News
Monero design committee on a wild goose chase again? Nooo... Can't be... Magic bits in V7 killed FPGAs dead.
This is a proposal for the next Monero PoW algorithm. Please read original discussion before posting here.
Random integer math modification
Division and square root are replaced with a sequence of random integer instructions:
OP
Description
Frequency
Comment
MUL
a*b
40.05%
Many multiplications ensure high latency
ADD
a+b+C
11.88%
3-way addition with random constant
SUB
a-b
12.21%
b is always different from a
ROR
ror(a,b)
7.52%
Bit rotate right
ROL
rol(a,b)
5.57%
Bit rotate left
XOR
a^b
22.78%
b is always different from a
Program size is between 60 and 69 instructions, 63 instructions on average.
There are 9 registers named R0-R8. Registers R0-R3 are variable, registers R4-R8 are constant and can only be used as source register in each instruction. Registers R4-R8 are initialized with values from main loop registers on every main loop iteration.
All registers are 32 bit to enable efficient GPU implementation. It's possible to make registers 64 bit though - it's supported in miners below.
The random sequence changes every block. Block height is used as a seed for random number generator. This allows CPU/GPU miners to precompile optimized code for each block. It also allows to verify optimized code for all future blocks against reference implementation, so it'll be guaranteed safe to use in Monero daemon/wallet software.
An example of generated random math:
https://github.com/SChernykh/CryptonightR/blob/master/CryptonightR/random_math.inl
Optimized CPU miner:
xmrig
Optimized GPU miner:
xmrig-amd
xmrig-nvidia
Pool software:
node-multi-hashing
node-cryptonight-hashing
Design choices
Instruction set is chosen from instructions that are efficient on CPUs/GPUs compared to ASIC: all of them except XOR are complex operations at logic circuit level and require O(logN) gate delay. These operations have been studied extensively for decades and modern CPUs/GPUs already have the best implementations.

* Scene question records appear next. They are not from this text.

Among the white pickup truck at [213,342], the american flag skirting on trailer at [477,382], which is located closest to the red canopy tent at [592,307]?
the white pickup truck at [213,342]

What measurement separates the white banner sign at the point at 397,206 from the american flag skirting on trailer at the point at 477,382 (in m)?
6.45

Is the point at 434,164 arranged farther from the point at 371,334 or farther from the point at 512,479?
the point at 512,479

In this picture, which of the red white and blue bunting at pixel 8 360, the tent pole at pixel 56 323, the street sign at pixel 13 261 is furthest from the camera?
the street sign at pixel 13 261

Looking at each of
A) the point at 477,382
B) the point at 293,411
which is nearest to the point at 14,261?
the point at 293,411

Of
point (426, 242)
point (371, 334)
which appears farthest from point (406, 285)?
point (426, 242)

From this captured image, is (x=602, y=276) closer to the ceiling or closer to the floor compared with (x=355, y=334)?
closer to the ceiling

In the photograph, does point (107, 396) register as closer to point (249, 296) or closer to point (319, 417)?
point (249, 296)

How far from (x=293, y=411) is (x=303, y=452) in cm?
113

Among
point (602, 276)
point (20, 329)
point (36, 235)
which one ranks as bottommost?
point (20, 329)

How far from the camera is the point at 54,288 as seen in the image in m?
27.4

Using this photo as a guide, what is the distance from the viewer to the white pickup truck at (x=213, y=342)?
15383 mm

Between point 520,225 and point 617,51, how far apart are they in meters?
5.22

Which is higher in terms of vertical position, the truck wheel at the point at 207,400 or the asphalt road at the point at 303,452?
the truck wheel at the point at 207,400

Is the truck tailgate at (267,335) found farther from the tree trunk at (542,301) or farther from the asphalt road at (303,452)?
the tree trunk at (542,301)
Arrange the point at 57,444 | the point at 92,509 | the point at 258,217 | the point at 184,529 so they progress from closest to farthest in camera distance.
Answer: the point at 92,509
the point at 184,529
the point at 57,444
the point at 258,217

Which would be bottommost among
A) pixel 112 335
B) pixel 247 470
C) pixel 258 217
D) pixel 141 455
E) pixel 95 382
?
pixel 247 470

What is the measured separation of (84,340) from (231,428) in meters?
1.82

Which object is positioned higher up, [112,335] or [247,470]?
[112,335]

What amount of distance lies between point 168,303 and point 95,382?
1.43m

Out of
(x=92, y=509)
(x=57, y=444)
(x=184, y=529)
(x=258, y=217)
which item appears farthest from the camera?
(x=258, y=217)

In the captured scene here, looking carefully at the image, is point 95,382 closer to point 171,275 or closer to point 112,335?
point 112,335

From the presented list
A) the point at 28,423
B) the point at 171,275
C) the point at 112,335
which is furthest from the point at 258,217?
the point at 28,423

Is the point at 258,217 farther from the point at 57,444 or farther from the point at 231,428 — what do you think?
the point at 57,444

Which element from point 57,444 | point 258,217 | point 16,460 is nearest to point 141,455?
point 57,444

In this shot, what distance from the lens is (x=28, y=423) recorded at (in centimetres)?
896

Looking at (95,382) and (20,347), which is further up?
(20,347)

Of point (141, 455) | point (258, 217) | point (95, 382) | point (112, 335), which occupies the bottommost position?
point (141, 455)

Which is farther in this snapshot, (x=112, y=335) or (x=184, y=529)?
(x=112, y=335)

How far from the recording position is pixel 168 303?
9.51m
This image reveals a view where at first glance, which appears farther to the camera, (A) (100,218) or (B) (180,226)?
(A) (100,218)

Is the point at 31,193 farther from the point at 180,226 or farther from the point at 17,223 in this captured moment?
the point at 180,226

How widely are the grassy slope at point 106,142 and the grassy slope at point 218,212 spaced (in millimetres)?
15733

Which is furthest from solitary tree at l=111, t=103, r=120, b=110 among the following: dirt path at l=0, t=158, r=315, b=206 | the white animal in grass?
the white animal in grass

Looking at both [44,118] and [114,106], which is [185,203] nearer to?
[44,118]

SUB, XOR are never executed with the same operands to prevent degradation to zero. ADD is defined as a 3-way operation with random 32-bit constant to fix trailing zero bits that tend to accumulate after multiplications.
Code generator ensures that minimal required latency for ASIC to execute random math is at least 2.5 times higher than what was needed for DIV+SQRT in CryptonightV2: current settings ensure latency equivalent to a chain of 15 multiplications while optimal ASIC implementation of DIV+SQRT has latency equivalent to a chain of 6 multiplications.
It also accounts for super-scalar and out of order CPUs which can execute more than 1 instruction per clock cycle. If ASIC implements random math circuit as simple in-order pipeline, it'll be hit with further up to 1.5x slowdown.
A number of simple checks is implemented to prevent algorithmic optimizations of the generated code. Current instruction mix also helps to prevent algebraic optimizations of the code. My tests show that generated C++ code compiled with all optimizations on is only 5% faster on average than direct translation to x86 machine code - this is synthetic test with just random math in the loop, but the actual Cryptonight loop is still dominated by memory access, so this number is needed to estimate the limits of possible gains for ASIC.
Performance on CPU/GPU and ASIC
CryptonightR parameters were chosen to:
have the same hashrate as CryptonightV2 on CPU/GPU
have a bit smaller power consumption on CPU/GPU
Actual numbers (hashrate and power consumption for different CPUs and GPUs) are available here.
ASIC will have to implement some simple and minimalistic instruction decoder and execution pipeline. While it's not impossible, it's much harder to create efficient out of order pipeline which can track all data dependencies and do more than 1 instruction per cycle. It will also have to use fixed clock cycle length, just like CPU, so for example XOR (single logic gate) won't be much faster anymore.
ASIC with external memory will have the same performance as they did on CryptonightV2, but they will require much more chip area to implement multiple CPU-like execution pipelines.
ASIC with on-chip memory will get 2.5-3.75 times slower due to increased math latency and randomness and they will also require more chip area.